In 30 years, you probably would see some major changes, but the streams would still be there, along with dry-land plants, a lot fewer birds and less wildlife. It’s like the current beautiful and bucolic landscape of the Colorado River Valley above Kremmling, collapsing stream ecosystem and all. People have forgotten, or never knew, what it used to be like.
Second, you need to read more carefully. I never said, nor would I ever say, that an “ascribed beneficial use of water rights can never change.” They change all the time, sometimes involuntarily. What I said was that it can be a lengthy and expensive process, involving lawyers, engineers and the water court. The one thing you can’t change is an existing, senior nonconsumptive use to a senior consumptive use. If Aspen wants to convey or change the hydro right, it will have to be for another nonconsumptive use, like an instream-flow right. The city can’t just make it into a “consumptive” right. No water, or very little, was consumed in the exercise of that right so long ago.

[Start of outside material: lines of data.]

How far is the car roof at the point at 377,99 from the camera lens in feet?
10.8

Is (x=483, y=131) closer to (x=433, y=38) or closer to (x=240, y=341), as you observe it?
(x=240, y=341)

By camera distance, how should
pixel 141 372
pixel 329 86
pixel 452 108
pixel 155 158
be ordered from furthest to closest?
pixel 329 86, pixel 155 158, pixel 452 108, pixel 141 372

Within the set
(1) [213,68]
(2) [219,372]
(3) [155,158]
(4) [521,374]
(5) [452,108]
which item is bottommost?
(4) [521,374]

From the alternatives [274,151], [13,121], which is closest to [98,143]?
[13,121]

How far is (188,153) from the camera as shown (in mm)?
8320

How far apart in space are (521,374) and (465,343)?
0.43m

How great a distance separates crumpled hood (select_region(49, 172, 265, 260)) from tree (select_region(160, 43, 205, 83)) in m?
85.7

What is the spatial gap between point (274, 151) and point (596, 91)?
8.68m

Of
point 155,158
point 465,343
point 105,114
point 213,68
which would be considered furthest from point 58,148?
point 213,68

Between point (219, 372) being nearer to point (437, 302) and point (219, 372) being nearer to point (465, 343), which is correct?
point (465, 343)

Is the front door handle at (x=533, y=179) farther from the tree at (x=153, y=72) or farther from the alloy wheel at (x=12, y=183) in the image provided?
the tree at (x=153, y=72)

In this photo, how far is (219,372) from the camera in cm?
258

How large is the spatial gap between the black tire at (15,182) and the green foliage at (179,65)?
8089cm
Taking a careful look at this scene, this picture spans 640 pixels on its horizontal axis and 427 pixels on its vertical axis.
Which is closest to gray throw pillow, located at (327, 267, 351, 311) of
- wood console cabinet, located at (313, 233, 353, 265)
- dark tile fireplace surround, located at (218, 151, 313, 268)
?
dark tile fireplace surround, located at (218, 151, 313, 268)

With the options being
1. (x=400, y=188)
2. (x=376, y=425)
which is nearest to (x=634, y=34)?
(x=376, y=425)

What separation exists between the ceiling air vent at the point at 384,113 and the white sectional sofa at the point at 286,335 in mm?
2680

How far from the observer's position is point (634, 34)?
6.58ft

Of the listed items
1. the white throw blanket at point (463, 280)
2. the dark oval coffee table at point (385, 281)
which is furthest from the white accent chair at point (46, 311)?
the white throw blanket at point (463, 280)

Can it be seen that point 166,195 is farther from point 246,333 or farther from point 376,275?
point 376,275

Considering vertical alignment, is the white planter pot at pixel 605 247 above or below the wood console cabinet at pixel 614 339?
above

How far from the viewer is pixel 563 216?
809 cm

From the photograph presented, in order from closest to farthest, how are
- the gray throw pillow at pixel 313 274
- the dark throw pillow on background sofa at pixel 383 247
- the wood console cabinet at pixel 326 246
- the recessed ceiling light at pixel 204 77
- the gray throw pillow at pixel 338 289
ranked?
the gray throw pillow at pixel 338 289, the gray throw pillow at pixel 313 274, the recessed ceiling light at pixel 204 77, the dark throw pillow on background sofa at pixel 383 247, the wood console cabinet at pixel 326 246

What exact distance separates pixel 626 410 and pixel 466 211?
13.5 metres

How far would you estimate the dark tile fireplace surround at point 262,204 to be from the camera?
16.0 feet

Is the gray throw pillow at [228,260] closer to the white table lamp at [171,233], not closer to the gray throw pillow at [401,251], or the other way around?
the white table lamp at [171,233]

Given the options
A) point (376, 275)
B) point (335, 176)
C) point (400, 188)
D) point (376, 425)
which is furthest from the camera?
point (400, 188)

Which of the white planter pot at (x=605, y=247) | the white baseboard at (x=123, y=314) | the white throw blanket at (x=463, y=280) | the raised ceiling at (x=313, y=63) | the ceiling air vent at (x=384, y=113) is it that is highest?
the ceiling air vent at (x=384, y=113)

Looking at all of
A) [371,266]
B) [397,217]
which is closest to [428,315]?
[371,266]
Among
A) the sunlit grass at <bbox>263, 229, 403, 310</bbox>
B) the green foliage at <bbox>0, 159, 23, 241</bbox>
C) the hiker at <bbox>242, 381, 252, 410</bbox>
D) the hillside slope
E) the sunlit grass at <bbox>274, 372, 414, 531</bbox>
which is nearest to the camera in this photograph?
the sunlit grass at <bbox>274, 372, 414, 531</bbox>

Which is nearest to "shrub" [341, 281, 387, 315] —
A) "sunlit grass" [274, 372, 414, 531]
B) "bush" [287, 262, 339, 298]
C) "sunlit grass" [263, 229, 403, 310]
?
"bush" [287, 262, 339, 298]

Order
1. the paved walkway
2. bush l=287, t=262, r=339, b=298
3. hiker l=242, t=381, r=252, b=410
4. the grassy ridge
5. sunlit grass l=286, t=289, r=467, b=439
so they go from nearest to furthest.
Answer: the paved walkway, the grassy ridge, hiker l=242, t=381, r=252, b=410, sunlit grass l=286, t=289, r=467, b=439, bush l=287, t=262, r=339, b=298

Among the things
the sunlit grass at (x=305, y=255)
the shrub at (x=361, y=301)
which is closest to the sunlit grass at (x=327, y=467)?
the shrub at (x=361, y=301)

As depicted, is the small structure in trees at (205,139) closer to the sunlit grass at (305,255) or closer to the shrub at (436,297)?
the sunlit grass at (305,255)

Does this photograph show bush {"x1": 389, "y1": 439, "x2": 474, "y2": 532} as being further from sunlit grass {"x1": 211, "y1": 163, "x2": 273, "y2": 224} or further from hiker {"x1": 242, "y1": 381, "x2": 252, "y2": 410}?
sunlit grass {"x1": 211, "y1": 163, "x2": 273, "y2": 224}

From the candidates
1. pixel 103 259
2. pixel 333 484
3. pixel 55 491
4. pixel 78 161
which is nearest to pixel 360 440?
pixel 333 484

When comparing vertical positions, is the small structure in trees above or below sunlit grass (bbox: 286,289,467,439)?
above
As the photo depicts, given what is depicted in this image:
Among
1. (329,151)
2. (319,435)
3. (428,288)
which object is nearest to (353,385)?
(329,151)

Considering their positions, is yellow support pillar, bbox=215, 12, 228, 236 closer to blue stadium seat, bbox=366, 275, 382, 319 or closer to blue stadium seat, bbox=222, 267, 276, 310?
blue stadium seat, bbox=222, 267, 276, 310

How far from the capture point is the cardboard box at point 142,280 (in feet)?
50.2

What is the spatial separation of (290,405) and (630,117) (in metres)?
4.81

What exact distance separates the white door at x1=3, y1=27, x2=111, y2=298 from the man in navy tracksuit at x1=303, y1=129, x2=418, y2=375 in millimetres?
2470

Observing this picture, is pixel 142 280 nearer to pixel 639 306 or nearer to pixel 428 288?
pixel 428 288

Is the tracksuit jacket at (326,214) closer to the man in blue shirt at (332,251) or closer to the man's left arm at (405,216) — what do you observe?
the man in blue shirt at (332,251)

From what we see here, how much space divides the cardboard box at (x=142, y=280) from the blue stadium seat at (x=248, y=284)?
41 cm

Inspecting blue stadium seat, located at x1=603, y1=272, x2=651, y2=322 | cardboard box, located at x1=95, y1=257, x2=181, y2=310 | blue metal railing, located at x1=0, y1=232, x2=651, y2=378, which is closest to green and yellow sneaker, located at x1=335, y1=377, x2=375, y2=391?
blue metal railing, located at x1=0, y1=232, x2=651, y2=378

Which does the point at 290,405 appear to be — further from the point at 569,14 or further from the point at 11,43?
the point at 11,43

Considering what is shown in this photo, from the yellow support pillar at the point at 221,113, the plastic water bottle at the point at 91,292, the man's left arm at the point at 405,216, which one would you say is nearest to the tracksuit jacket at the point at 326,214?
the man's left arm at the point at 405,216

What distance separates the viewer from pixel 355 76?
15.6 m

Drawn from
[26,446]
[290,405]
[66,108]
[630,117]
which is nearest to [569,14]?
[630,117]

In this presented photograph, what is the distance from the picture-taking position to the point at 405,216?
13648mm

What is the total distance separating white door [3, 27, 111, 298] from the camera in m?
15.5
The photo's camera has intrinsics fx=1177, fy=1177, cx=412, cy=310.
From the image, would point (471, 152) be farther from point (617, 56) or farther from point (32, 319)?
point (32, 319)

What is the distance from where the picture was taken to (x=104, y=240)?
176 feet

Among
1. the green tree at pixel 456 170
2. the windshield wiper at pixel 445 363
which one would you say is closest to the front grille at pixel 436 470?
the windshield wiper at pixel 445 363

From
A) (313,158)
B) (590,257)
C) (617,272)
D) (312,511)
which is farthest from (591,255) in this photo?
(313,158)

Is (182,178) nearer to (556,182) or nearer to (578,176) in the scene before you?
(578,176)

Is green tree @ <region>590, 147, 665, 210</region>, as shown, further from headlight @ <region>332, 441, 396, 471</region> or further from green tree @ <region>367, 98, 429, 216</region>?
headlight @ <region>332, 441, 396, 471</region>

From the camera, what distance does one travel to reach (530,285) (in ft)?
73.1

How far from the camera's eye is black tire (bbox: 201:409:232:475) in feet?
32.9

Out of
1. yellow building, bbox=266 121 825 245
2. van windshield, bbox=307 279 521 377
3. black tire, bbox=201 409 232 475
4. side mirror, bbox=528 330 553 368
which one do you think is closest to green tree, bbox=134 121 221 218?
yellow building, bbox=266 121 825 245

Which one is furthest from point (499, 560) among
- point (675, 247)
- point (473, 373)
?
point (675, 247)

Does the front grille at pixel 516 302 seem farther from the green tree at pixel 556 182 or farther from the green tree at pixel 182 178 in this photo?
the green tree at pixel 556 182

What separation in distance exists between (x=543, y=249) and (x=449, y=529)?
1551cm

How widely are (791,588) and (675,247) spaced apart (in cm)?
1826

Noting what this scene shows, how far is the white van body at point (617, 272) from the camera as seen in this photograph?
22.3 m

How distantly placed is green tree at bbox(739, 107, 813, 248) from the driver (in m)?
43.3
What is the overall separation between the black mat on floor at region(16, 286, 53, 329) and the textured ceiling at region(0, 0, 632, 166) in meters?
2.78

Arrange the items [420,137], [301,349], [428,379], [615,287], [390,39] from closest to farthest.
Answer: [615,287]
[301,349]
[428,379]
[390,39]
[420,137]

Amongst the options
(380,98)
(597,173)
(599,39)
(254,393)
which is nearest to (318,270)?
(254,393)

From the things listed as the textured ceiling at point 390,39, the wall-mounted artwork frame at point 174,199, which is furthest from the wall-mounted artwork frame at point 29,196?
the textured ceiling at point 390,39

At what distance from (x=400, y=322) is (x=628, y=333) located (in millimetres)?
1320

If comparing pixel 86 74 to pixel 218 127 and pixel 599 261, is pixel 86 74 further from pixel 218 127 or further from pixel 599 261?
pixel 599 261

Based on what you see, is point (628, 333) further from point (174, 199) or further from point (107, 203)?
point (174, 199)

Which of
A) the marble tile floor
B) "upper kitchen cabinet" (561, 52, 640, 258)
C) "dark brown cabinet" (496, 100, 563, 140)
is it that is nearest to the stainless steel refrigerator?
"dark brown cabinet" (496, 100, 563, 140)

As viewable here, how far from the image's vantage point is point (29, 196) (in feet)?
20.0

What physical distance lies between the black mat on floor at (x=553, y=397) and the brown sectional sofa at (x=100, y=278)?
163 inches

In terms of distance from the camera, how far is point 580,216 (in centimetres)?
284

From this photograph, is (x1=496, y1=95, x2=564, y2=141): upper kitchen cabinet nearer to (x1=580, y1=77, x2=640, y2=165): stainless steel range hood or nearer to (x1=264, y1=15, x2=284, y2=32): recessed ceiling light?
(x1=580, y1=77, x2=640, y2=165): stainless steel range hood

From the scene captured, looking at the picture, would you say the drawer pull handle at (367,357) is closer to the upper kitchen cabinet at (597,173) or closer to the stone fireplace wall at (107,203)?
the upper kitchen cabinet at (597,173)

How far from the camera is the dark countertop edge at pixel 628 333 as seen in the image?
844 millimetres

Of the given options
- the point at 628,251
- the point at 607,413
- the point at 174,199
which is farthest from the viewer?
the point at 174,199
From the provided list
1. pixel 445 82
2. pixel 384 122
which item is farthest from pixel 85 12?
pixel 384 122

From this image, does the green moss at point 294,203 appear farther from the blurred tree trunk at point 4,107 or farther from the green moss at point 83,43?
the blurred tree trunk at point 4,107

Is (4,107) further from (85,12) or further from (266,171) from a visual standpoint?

Consumptive rights are by far the most valuable. A consumptive right, however, can be changed to a nonconsumptive-use right. The actual volume and seniority it retains is up to the use-change proceedings and the water court. This happens when a rancher donates a consumptive agricultural water right from growing hay to a nonconsumptive instream-flow right. You just can’t go the other way. If Aspen has valuable water rights, they lie mainly in the city’s consumptive rights.
The city has never responded to my repeated question about how it will ensure the minimum streamflow recommended by Bill Miller. The city can’t legally ensure anything above the current decreed 12 cubis feet per second without conveying the additional water to the Colorado Water Conservation Board. If it doesn’t, and just leaves the water in the stream undiverted, it could lose it.
Every 10 years, the state engineer compiles a list of water rights that haven’t been used and appear to be abandoned. This list is passed on to the water court, where it is published. If a particular volume of water hasn’t been used for the “ascribed beneficial use,” the court may rule it abandoned and return the water to the stream so someone else can file for a new right on it. But it’s more than just non-use. There also has to be intent to abandon. That can be shown in a variety of ways, but again, its up to the water court to determine the validity of the claims.